_Selected excerpt_
-- -- --
# Shaving a Husky



## SpudNZasha (Apr 25, 2008)

Ok so first off, I know huskies have two coats and it insulates her from extreme hot and cold. I also know they blow their undercoats twice a year. Secondly, the entire world of husky owners has told me not to shave her. So - now that I've said these these things, let me say... 

My husky is ten months old. She has a VERY VERY thick babycoat - see avatar pic. Because she's a puppy still, she still has her babycoat and she did not 'blow it' this spring like huskies will do normally. Lastly - I don't live in the north. I live in New Orleans, LA with my husky. 


So okay ... I know her hair ALSO keeps her protected from the UV rays and sunburn and all that - ... so with that in mind, if I don't shave her, how can I keep her comfortable in the heat and simultaneously keep her exercised enough to not destroy my house?


----------



## whimsy (Aug 19, 2007)

Fill some baby swimming pools with water and let her splash around in them in the yard. Or if you have lakes or ponds nearby, you could take her swimmimg. Mine go swiming daily and we make them fetch a ball so they get lots of exercise in the water. When we get home they're ready to just lay and rest.


----------



## Franny Glass (Apr 23, 2008)

You can rake out her undercoat. First, give her a good bath. Massage her a lot to loosen the undercoat. A rubber brush, like a zoom groom, helps a lot. There are even special shampoos that can facilitate shedding.

Then, dry her. You can blow out undercoat yourself with a high velocity dryer. Put the nozzle of the dryer right next to her skin when you use it. You might want to do this outside or in a room that can be easily cleaned. There will be A LOT of hair.

Then, rake her out. For a husky I'd just use a regular grooming rake (not a furminator or the like). Don't go wild with it as too much raking can cause a rash. You can always go back days later and rake out a little more.
-- -- --
_Dataset content_
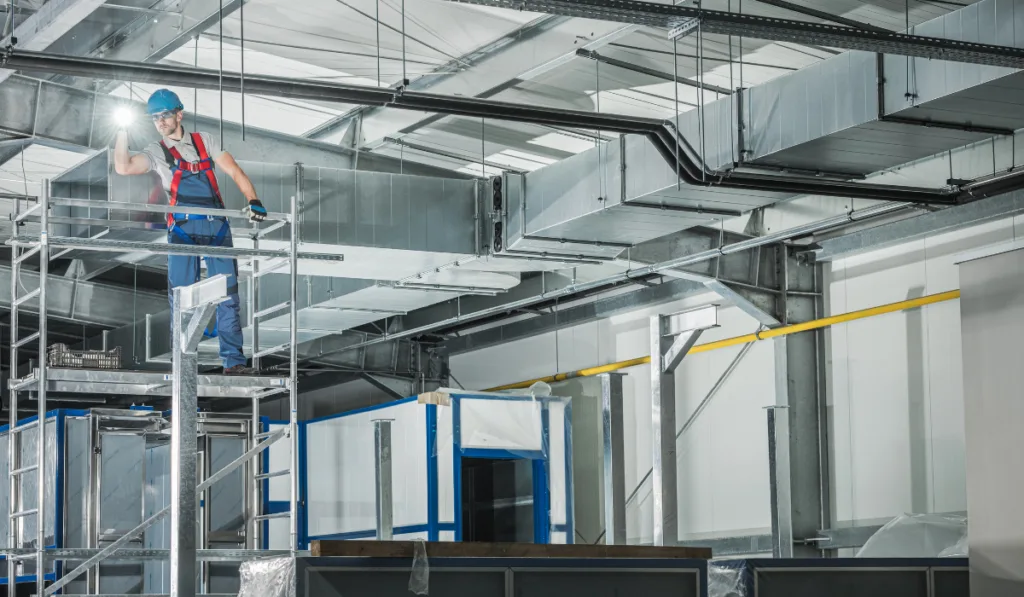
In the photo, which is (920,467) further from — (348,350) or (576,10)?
(348,350)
-- -- --
_Problem_
Could you output the entire forum thread on shaving a husky, word for word and unchanged?

_Expected answer_
# Shaving a Husky



## SpudNZasha (Apr 25, 2008)

Ok so first off, I know huskies have two coats and it insulates her from extreme hot and cold. I also know they blow their undercoats twice a year. Secondly, the entire world of husky owners has told me not to shave her. So - now that I've said these these things, let me say... 

My husky is ten months old. She has a VERY VERY thick babycoat - see avatar pic. Because she's a puppy still, she still has her babycoat and she did not 'blow it' this spring like huskies will do normally. Lastly - I don't live in the north. I live in New Orleans, LA with my husky. 


So okay ... I know her hair ALSO keeps her protected from the UV rays and sunburn and all that - ... so with that in mind, if I don't shave her, how can I keep her comfortable in the heat and simultaneously keep her exercised enough to not destroy my house?


----------



## whimsy (Aug 19, 2007)

Fill some baby swimming pools with water and let her splash around in them in the yard. Or if you have lakes or ponds nearby, you could take her swimmimg. Mine go swiming daily and we make them fetch a ball so they get lots of exercise in the water. When we get home they're ready to just lay and rest.


----------



## Franny Glass (Apr 23, 2008)

You can rake out her undercoat. First, give her a good bath. Massage her a lot to loosen the undercoat. A rubber brush, like a zoom groom, helps a lot. There are even special shampoos that can facilitate shedding.

Then, dry her. You can blow out undercoat yourself with a high velocity dryer. Put the nozzle of the dryer right next to her skin when you use it. You might want to do this outside or in a room that can be easily cleaned. There will be A LOT of hair.

Then, rake her out. For a husky I'd just use a regular grooming rake (not a furminator or the like). Don't go wild with it as too much raking can cause a rash. You can always go back days later and rake out a little more.